# Serpentus bus to the Doncaster Show!



## Cowgal (Jul 4, 2007)

Serpentus are running a bus to the show on the 8th June....leaving Dunfermline Fife at 3am to arrive at 9:45am approx. Return same day.
Cost is £30 per person. (cost will drop if all seats are filled!)
Over 18's (unless an with adult)
As cash is due up front for the driver they need the cash by Sunday, This way you are getting a seat no matter what.
Only 49 seats available so get in quick!
PM me for further details 
_Its a jolly day oot!!_ LOL
:2thumb:


----------



## buddy (Jul 10, 2007)

so what time and day would we get back would we be back on sunday then ?

x


----------



## weeminx (Oct 28, 2006)

im not sure exactly what time but it will be sunday evening we are back.
pm cowgal if you want more info.


----------



## Rob Wallace (Sep 24, 2006)

Cant make it this time as i just forked out on some other stuff and i am going to an MMA tournament out this way next weekend.

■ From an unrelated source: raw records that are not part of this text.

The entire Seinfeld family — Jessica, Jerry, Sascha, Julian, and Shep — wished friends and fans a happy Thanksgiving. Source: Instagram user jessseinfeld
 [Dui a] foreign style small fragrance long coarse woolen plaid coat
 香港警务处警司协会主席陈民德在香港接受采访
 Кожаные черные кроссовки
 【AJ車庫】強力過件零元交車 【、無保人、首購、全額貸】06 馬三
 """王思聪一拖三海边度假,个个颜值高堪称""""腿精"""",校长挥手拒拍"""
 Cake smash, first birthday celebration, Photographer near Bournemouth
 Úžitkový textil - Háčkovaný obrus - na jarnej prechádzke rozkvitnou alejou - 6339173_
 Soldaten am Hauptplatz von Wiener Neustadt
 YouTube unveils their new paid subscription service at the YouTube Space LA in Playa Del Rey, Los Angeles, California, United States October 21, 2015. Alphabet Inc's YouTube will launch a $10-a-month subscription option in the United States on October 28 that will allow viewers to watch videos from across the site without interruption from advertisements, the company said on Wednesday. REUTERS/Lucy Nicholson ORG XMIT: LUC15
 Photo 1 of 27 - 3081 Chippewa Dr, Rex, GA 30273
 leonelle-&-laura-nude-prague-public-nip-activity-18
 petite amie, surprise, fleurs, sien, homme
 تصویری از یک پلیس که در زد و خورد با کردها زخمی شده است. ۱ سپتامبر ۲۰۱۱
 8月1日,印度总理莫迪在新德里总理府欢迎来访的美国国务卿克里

Definately interested in any other trips that Serpentus has to offer later on down the line.

Big Thanks to Serpentus

Another Pleasant Visit Today


----------



## Lynne (Jul 19, 2007)

Rob Wallace said:


> Cant make it this time as i just forked out on some other stuff and i am going to an MMA tournament out this way next weekend.
> 
> Definately interested in any other trips that Serpentus has to offer later on down the line.
> 
> ...


i was in today too. what time were you in????


----------



## Rob Wallace (Sep 24, 2006)

bump up


----------



## adamntitch (Jun 17, 2007)

ad go but dont know anyone and hard to get to dunfermline from here at 3am


----------



## Rob Wallace (Sep 24, 2006)

I didnt know anyone either... just turn up, the people i have met are sound as a pound.


----------



## adamntitch (Jun 17, 2007)

its more the getting to dunfermline at that time of the morning thats the problem


----------



## Cowgal (Jul 4, 2007)

Well what can I say us Scots are always complaining there is nowt on....I had to cancel the 49 seater and get a mini bus....seats on the mini bus all full.
Sorry
Nickie


----------



## buddy (Jul 10, 2007)

hi nikki i really really wanted to come but it was getting to dunfermline at that time in morning as we do not drive and also arriving back around 11pm so we would not get hom lol

i would have been great if you were able to come make a meeting point somewhere for people in lanarkshire to get picked up like i dont know motherwell or glasgow itself i will deffo be going in september im not missing another 1 

xx

i am gutted though just was not good for us with having to rely on public transport


----------



## Rob Wallace (Sep 24, 2006)

Have Fun Gang.... Bring Back lots of goodies.. and post pics.:2thumb:


----------